JO: Klaebo refait l'histoire des Jeux, les Bleus écrivent la leur
Du jamais vu! L'équipe de France de ski de fond, emmenée par un Mathis Desloges encore impressionnant, a décroché une troisième médaille d'argent lors des JO de Milan Cortina, en relais derrière la Norvège de Johannes Klaebo, devenu l'athlète le plus titré des Jeux d'hiver avec neuf médailles d'or.
A 23 ans, Desloges monte pour la troisième fois sur la deuxième marche du podium, après ses prouesses dans le skiathlon et le 10 km individuel, une performance inédite pour un fondeur français aux Jeux.
"C'est largement la plus belle parce qu'elle est partagée avec les trois coéquipiers qui ont fait le relais mais aussi avec tous ceux qui sont derrière l'équipe de France, le staff, les techniciens qui bossent sur les skis, les coachs... Elle représente beaucoup plus que juste quatre personnes qui font une course", a réagi le skieur de Villard-de-Lans en zone mixte.
C'est une performance historique aux Jeux pour les fondeurs français qui, au mieux, avaient remporté deux médailles - en bronze - en une édition lors des JO-2018 en Corée du Sud, avec des troisièmes places dans le sprint par équipes et le relais.
"C'est incroyable ce qu'on vit là en ce moment et ça fait tellement plaisir pour le ski de fond français d'être un peu mis en lumière", a souligné Hugo Lapalus, le plus expérimenté des quatre à 27 ans et le seul à avoir déjà participé aux Jeux.
Le Haut-Savoyard était de l'aventure il y a quatre ans à Pékin, marquée par une troisième médaille de bronze d'affilée en relais.
Mais cette année, les Bleus ont changé de dimension. "Il n'y a plus cette pensée d'avant qui consistait à se dire: +Ok c'est impossible, on va juste se contenter d'être deuxième+", insiste Lapalus qui veut "tout faire" pour battre les Norvégiens en 2030 lors des Jeux dans les Alpes françaises.
Pour le fondeur de La Clusaz, les coups d'éclat de Desloges ont "galvanisé" l'équipe. Avec le jeune Isérois, les Bleus se sont trouvé un leader qui a assumé son statut dimanche, en replaçant son équipe de la quatrième à la deuxième position dans le troisième relais.
Et ses deux autres partenaires, Théo Schély (26 ans) et Victor Lovera (25 ans), premier et dernier relayeurs, ont apporté leur pierre à l'édifice pour obtenir l'argent, devant l'Italie en bronze.
- les jambes "dures" de Lovera -
Lovera, qui avait la responsabilité de finir le boulot, a reconnu avoir "eu peur dans les virages" et "les jambes dures" mais tout s'est bien terminé et il a vécu "beaucoup d'émotions" en portant le drapeau français dans les derniers mètres, après que Klaebo a passé la ligne d'arrivée en premier.
Seul désormais au sommet du palmarès des JO, le Norvégien dépasse ses trois compatriotes, les ex-fondeurs Marit Bjoergen et Bjoern Daehlie et l'ancien biathlète Ole Einar Bjoerndalen (huit titres), qu'il avait rejoints vendredi en remportant le 10 km individuel.
Sous un ciel radieux, après la pluie de samedi et de nombreuses chutes des athlètes dans le relais féminin, la Norvège a fait la course en tête. Bien aidé par le travail de ses partenaires Emil Iversen, Martin Nyenget et Einar Hedegart, Klaebo, a géré l'avance de son équipe sans prendre de risques.

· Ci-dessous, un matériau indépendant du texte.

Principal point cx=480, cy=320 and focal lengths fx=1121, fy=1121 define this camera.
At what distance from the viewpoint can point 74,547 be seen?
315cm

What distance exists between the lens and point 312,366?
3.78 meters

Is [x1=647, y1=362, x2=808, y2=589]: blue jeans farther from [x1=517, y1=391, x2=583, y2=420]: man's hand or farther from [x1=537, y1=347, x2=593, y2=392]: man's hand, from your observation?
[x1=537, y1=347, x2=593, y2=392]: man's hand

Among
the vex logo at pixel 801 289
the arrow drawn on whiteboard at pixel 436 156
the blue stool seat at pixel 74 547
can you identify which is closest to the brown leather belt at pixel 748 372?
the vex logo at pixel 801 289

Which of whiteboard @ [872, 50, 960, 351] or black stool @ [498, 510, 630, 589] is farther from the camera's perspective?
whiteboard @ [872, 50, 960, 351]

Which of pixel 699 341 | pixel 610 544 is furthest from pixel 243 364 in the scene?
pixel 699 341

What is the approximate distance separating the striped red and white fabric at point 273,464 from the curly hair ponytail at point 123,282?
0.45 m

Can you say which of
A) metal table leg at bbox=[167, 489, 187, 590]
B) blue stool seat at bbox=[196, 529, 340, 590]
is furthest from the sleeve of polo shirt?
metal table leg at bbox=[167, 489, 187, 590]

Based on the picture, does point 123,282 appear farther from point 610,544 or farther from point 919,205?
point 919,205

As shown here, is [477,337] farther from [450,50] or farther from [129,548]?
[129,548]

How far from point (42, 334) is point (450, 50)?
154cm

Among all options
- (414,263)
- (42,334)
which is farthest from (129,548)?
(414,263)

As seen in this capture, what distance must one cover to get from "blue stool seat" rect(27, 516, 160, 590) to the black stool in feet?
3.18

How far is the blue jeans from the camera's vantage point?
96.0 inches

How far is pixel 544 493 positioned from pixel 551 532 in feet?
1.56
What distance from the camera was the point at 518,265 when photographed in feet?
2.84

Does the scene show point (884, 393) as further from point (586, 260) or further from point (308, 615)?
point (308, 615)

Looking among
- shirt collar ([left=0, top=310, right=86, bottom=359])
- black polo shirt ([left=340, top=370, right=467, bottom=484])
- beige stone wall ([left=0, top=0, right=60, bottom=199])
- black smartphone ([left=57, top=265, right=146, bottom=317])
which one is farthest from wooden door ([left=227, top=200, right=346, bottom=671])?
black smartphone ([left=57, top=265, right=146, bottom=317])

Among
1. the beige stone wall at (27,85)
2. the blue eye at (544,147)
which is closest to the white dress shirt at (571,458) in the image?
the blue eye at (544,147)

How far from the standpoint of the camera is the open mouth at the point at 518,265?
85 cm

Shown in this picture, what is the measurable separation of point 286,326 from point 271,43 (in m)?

- Klaebo loue son grand-père -
Après cette quatrième médaille d'or en Italie, la "comète" (son surnom) de Trondheim a rendu hommage à son grand-père, qui l'entraîne depuis ses 15 ans et qui reste, à 83 ans, "la personne la plus innovante" dans sa manière d'aborder le ski de fond.
"Je ne serais pas ici sans lui", a souligné le Norvégien, qui se rapproche du "Grand Chelem, c'est-à-dire remporter les six courses au programme des JO.
Klaebo l'a déjà fait lors des derniers Mondiaux, organisés dans sa ville l'an passé.
En Italie, il reste deux épreuves de ski de fond: le sprint par équipes mercredi et le 50 kilomètres samedi. Klaebo peut-il faire une razzia?
"Bien sûr qu'il peut y arriver!", assure son coéquipier Martin Nyenget. "Il est sur le bon chemin et en super forme. Rien n'est impossible pour Johannes."